Destaco a iniciativa louvável. Obtendo um contacto privilegiado com este grupo, posso confirmar a dedicação de todos para com o projeto e parabenizar a sua iniciativa e concretização. Considero uma ideia atrativa, no entanto, a sua concretização causou-me várias dúvidas. Notei falta de clareza com a linha dramatúrgica.
Realço que este foi o primeiro espetáculo do grupo.
Uma pergunta simples que à partida todos saberão responder, contudo, cada vez mais, somos confrontados com o seu oposto.
Como explicar este conceito a uma criança?
Assente neste desafio, Joana Providência, com suporte textual de Isabel Minhós Martins, cria um espetáculo para todas as idades que coloca várias questões sobre o tema, com objetivo de nos questionar sobre a nossa noção de Justiça. Ao mesmo tempo aborda tópicos como, a escolha, a diversidade, a igualdade e a liberdade.

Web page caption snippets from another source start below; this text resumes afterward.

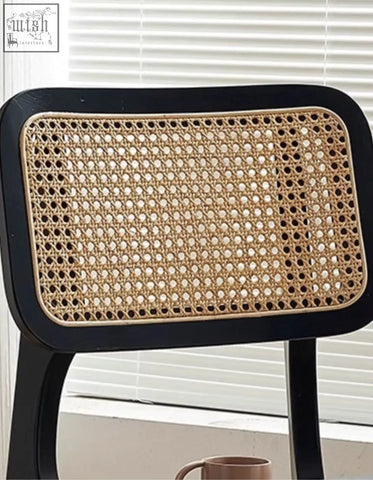 Black-framed aislin rattan dining chair with woven light brown rattan backrest perfect as a rattan dining chair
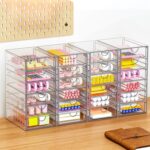 Four clear acrylic makeup organizers stacked and side-by-side, showcasing multiple drawers filled with various cosmetics and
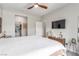 Neutral bedroom featuring a bed, closet, side table and decorative wall art at 3845 Wiggins Bay St # 202, Las Vegas, NV 89129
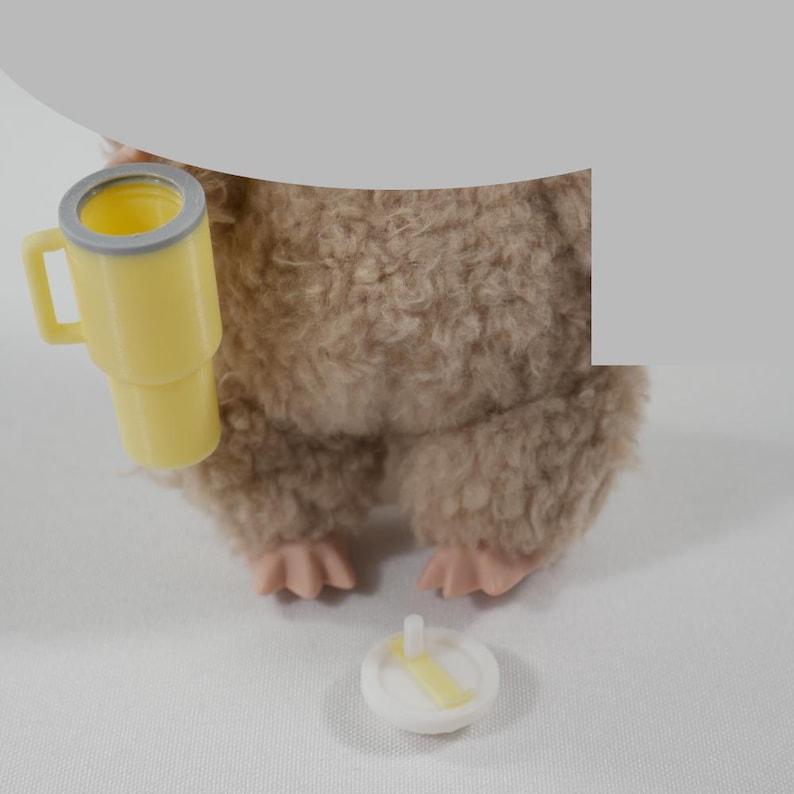 May include: A plush, brown toy animal with pink feet and a yellow cup with a gray rim. A small, white and yellow toy is on the surface. The toy animal is holding the cup.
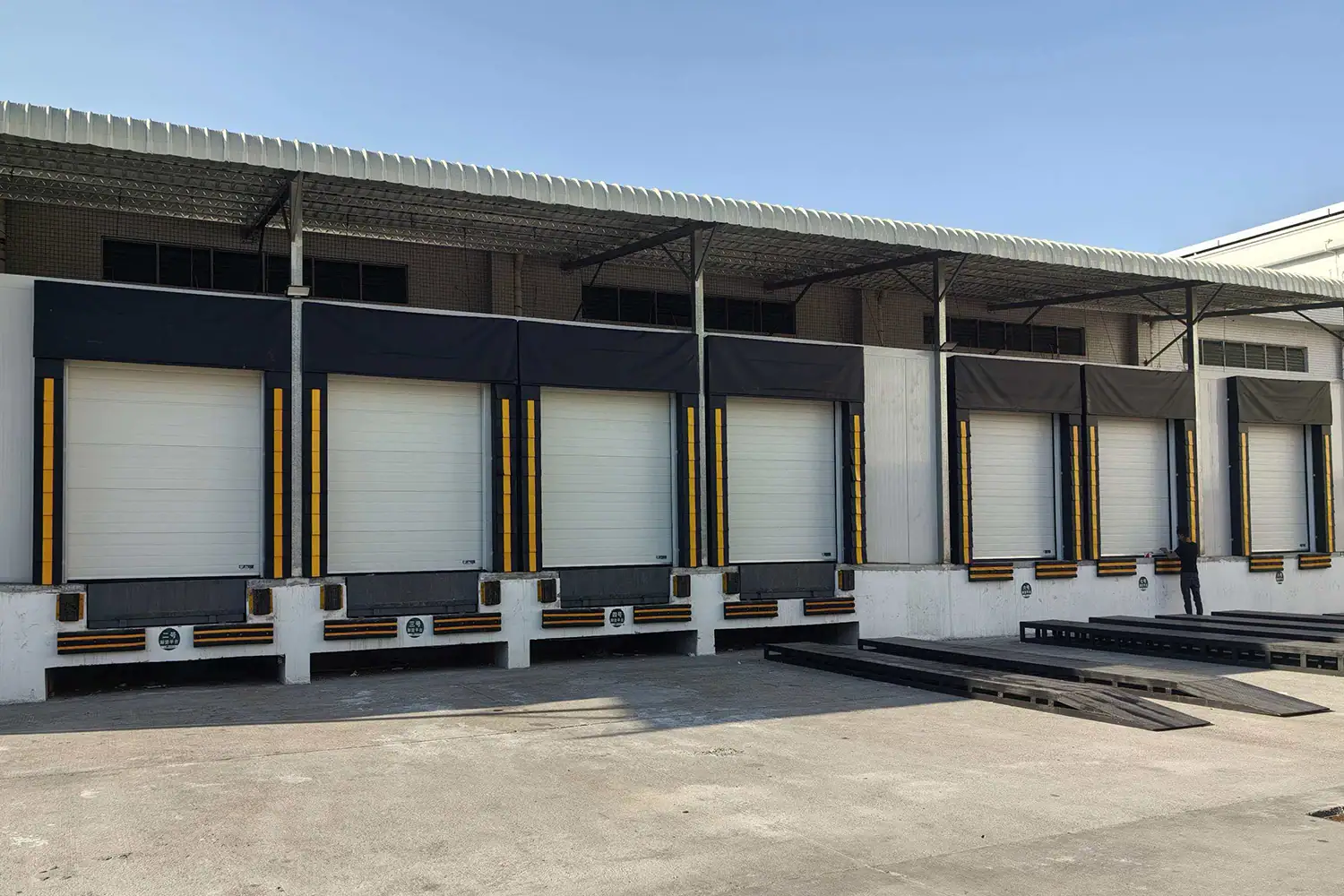 Exterior view of a modern logistics center featuring a row of commercial dock high doors integrated with heavy-duty dock seals and levelers. ABX OEM manufacturer provides CE/ISO certified loading bay integration solutions for global wholesale projects.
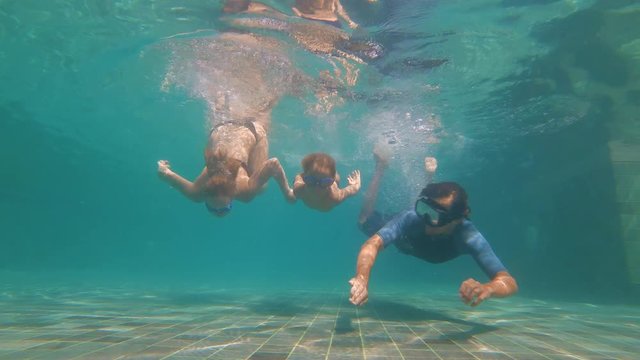 Slowmotion underwater shot of a happy family diving in a swimming pool. Healthy lifestyle, active parents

Um projeto que me fez, não só analisar a minha consciência sobre o mote, mas também pelo método de criação. Uma construção para a infância a partir de uma ideia, não de uma história fictícia.

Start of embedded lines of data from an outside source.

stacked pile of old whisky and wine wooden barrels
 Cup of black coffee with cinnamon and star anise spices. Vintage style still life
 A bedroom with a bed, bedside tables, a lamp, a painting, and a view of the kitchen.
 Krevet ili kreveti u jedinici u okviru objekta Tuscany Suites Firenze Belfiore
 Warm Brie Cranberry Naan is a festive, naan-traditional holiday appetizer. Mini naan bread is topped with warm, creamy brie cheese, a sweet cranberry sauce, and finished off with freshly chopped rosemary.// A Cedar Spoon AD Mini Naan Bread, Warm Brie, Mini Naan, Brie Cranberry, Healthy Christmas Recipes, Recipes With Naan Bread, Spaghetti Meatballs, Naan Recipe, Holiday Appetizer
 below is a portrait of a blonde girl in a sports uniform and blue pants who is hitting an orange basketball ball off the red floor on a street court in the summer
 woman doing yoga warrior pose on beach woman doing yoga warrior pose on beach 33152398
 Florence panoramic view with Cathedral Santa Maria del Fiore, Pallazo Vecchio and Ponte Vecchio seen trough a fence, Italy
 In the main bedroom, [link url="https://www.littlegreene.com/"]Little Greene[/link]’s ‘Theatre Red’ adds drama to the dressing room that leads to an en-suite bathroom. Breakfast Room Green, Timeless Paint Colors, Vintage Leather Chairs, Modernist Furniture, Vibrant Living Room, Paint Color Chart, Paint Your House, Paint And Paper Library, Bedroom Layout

Dois aspetos que quero realçar são, a incorporação da Língua Gestual Portuguesa ao longo de toda a apresentação (realizada pelas próprias intérpretes) e o momento de discussão após o espetáculo, possibilitando um espaço de troca de ideias e reflexões sobre aquilo que tinha sido apresentado. Um método pedagógico para todas as idades (algo notável).
A violência, o medo e a extorsão são alguns dos indutores que impulsionam certas pessoas ou grupos sociais ao estatuto de PODER. Bertold Brecht, já na sua época, observava estas questões e criava os seus textos como modo a exposição destes perigos, abrindo meios de reflexão para com o seu público. Em “A Ascensão de Arturo Ui”, cria paralelismo entre a ascensão de Hitler ao poder político na Alemanha, com os confrontos de gangsters nos Estados Unidos da América, com maior destaque para o domínio de Al Capone.
A companhia Teatro Didascália, apresenta-nos a sua reflexão, concebendo um ponto de ligação com o que está a acontecer nos nossos dias. A frieza do mundo capitalista, o crescimento de movimentos políticos extremistas, os jogos de manipulação, entre outros pontos.
Este projeto teve como responsável pela tradução José Maria Vieira Mendes, sendo a dramaturgia e encenação entregues nas mãos de Bruno Martins, com assistência de encenação de Cláudia Berkeley.
Um texto que me criou muitas dúvidas, mas positivas. Que perigos andam por aí? Estou eu a ser cúmplice sem ter consciência disso? Como posso ajudar a conter esse crescimento?
Achei bastante interessante a opção de cenário com conotação industrial.
Um Café, é um local encontro, tanto de pessoas, como de ideias. Em modo cabaret, retendo todas as suas caraterísticas de “grande espetáculo”, Matéi Visniec, dramaturgo franco-romeno, constrói um texto recheado de crítica, referente a problemas políticos e sociais muito presentes na nossa sociedade.
Este projeto teve como responsável pela encenação, o próprio, Matéi Visniec. Quebrando a sequência, este espetáculo não me agradou de todo.
O método utilizado para a concretização das cenas, a "performance", não me cativou. Gostei da componente plástica, do conteúdo textual e de alguns jogos de cena, contudo a energia da interpretação ficou aquém. Em mais do que um momento, essa falta de energia levou-me a perder o interesse por aquilo que estava a acontecer em palco.